Building a Reliable Dataset
In order to predict and preempt the root causes of errors, it is critical to develop a reliable count of errors under different conditions. To accomplish this, we have started multi-year projects with major asset managers where we track transactions, anomalies and root causes. Most asset managers and their service providers conduct only periodic checks on their transactions, more commonly referred to as trial balances. We have setup two major algorithms that scan every single transaction posted to the sub-ledgers and general ledgers of our clients. The chart below illustrates daily checks our algorithms make to ensure the postings to the sub-ledgers sum to the same figures in their corresponding general ledger controlling accounts. When the account amounts do not match, the system automatically flags the transaction or entry and alerts the analyst if needed.

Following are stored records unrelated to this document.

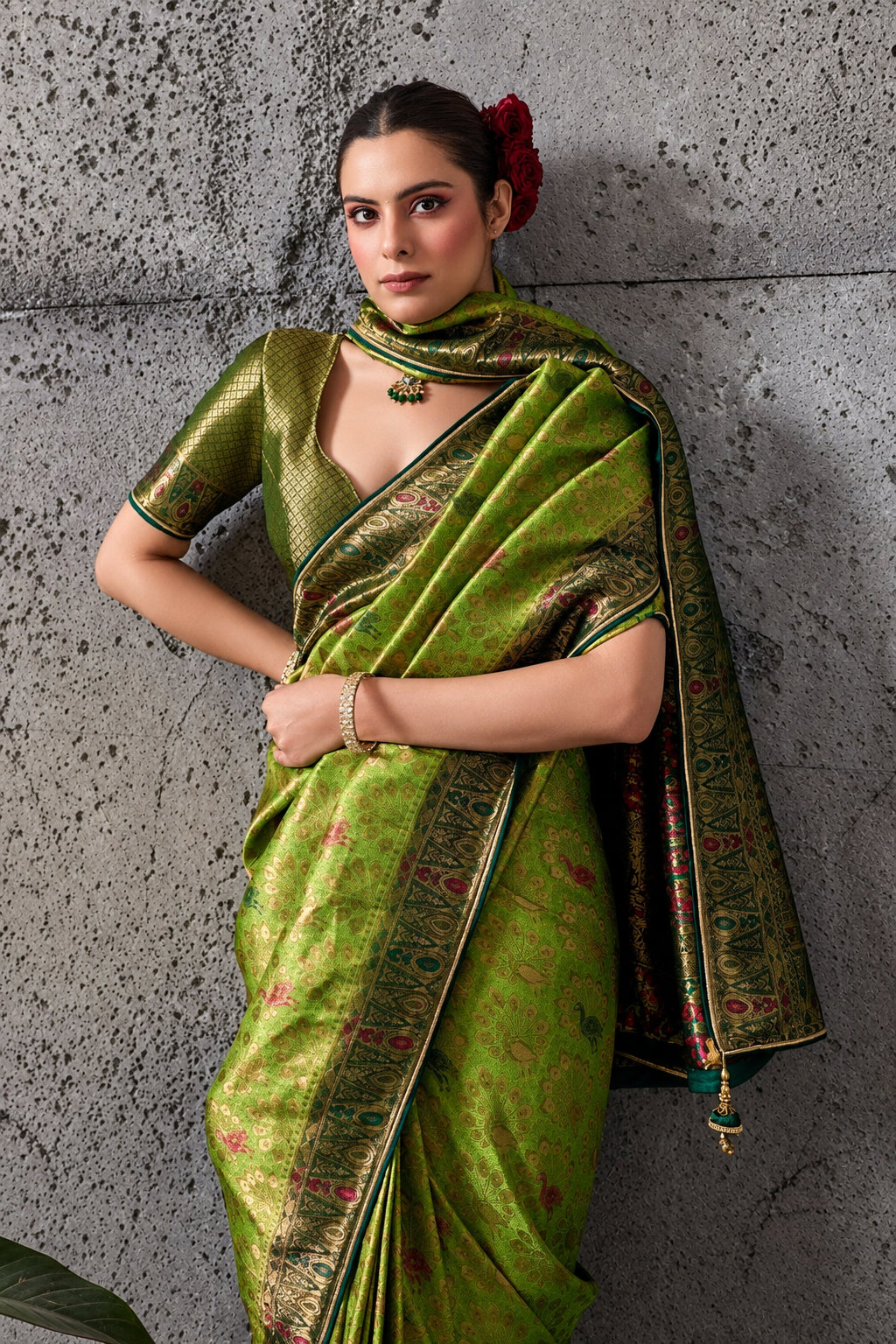 A woman models a green silk saree with gold zari embroidery and a matching blouse, standing against a textured gray concrete wall. The brand logo 'Sathvik Lifestyle' and collection name 'RAVALI 2600' are visible in the top right corner.
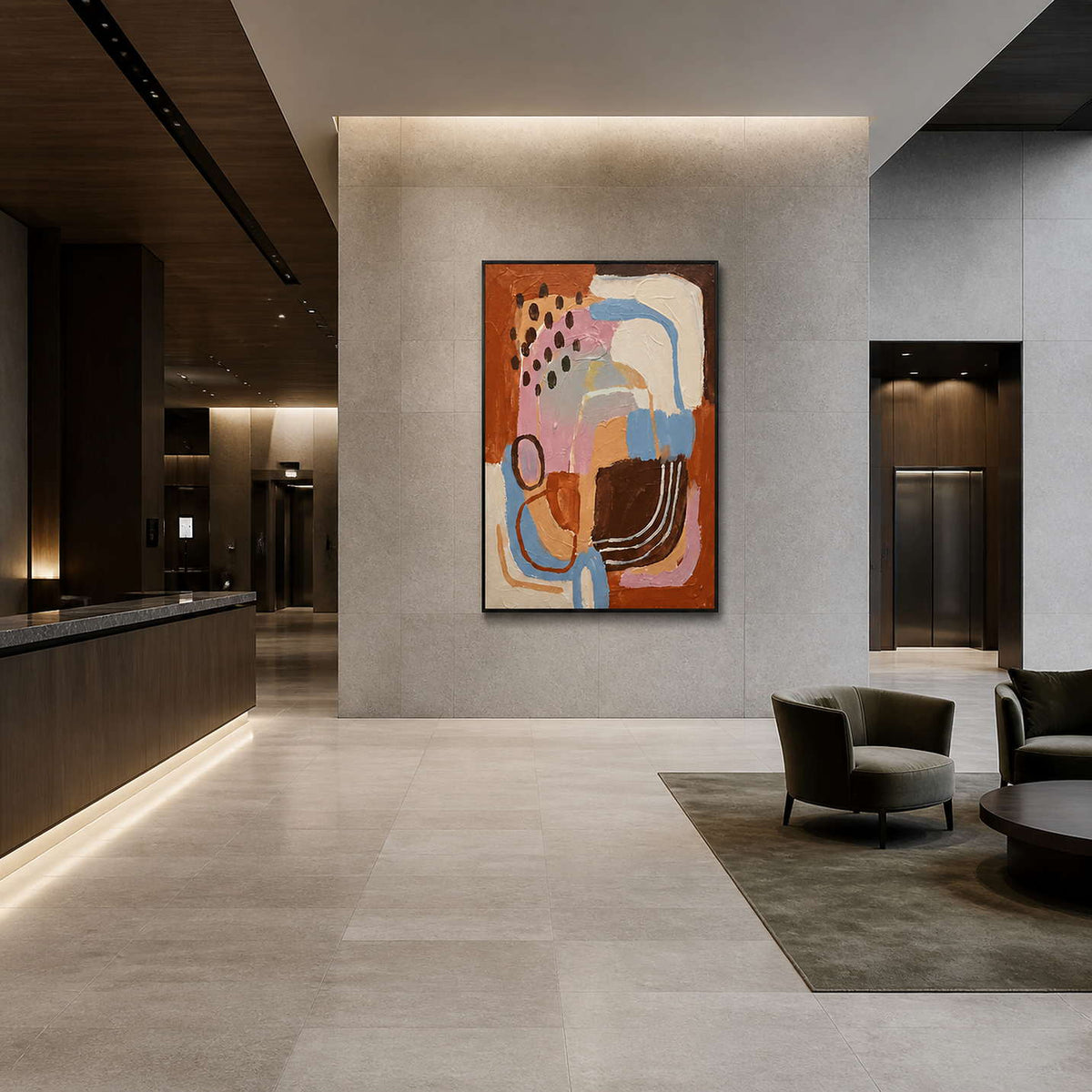 Black framed abstract artwork on a stone lobby wall near elevators and seating.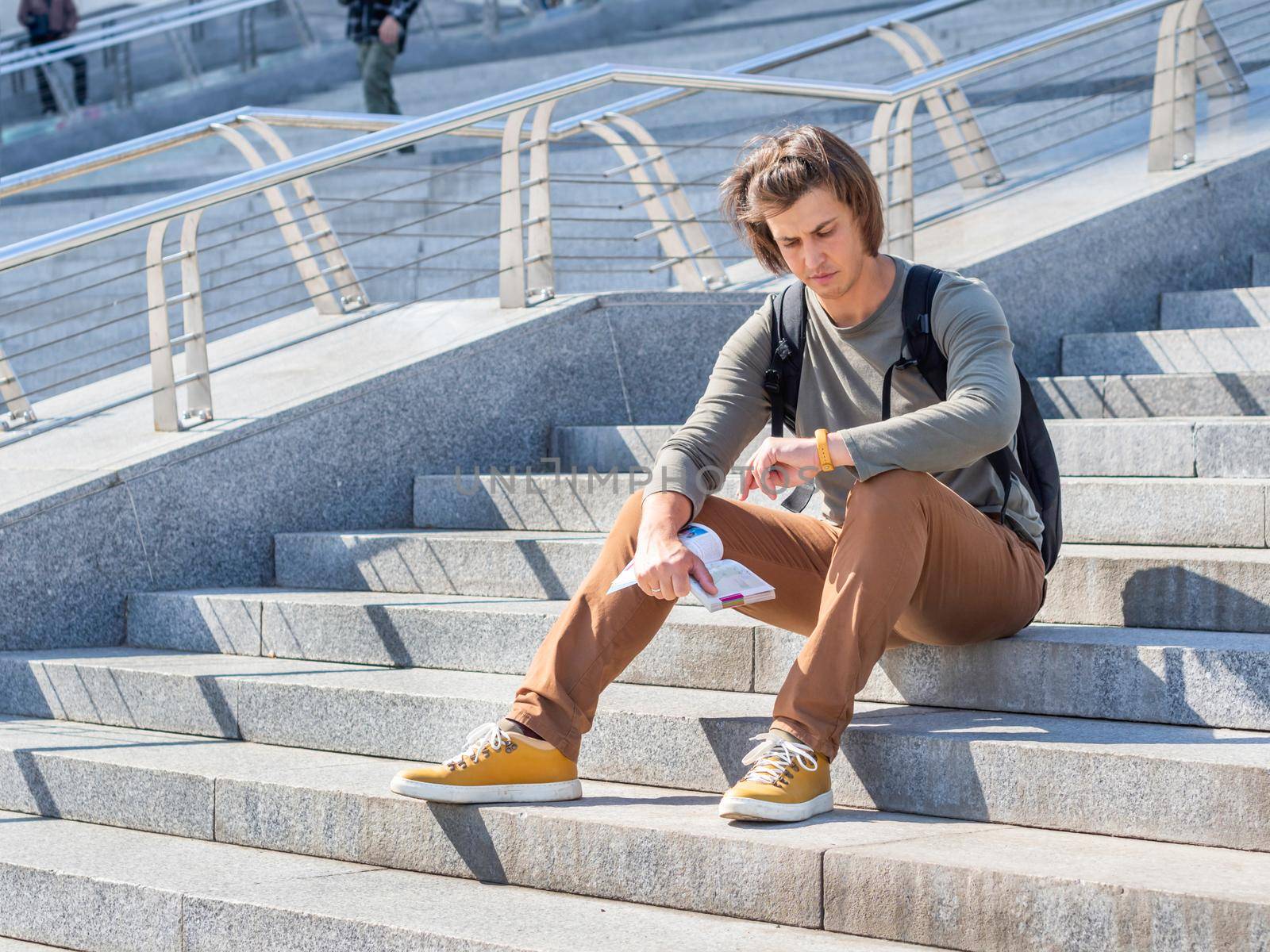 Man sits with book on stone staircase in park and waits for somebody. He looks on wrist-watch. Solo-travelling around city. Urban tourism.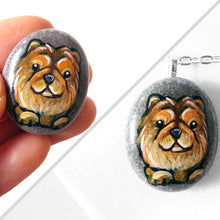 Load image into Gallery viewer, a small stone painted with the portrait of chow chow dog, available at a keepsake or necklace.
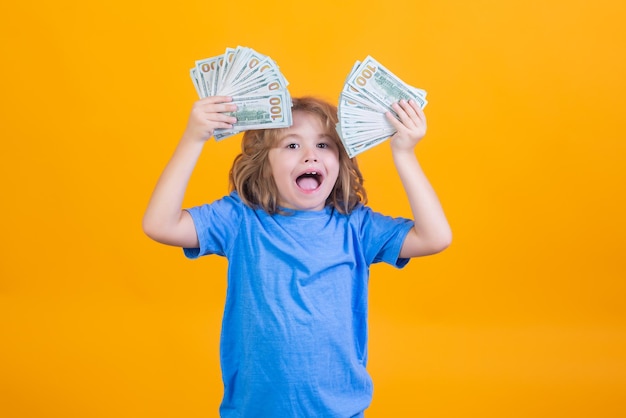 Kid with lots of money dollar banknotes isolated over yellow studio background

In addition to the algorithms that check summations and reconcile them against the general ledger, we apply an unsupervised algorithm that tracks and classifies postings. The isolation forest stochastically simulates hundreds of thousands of trees until it isolates anomalous transactions. This method has been used successfully in detecting fraud and we have found it very useful for tackling transaction errors.
The daily scanning our algorithms performs establishes a solid count for the denominator needed to determine the odds of an error. The summation checks and isolation forests then improve our ability to identify the variables that likely increase the odds of an error. The final step is to establish whether these anomalies are true or false positives.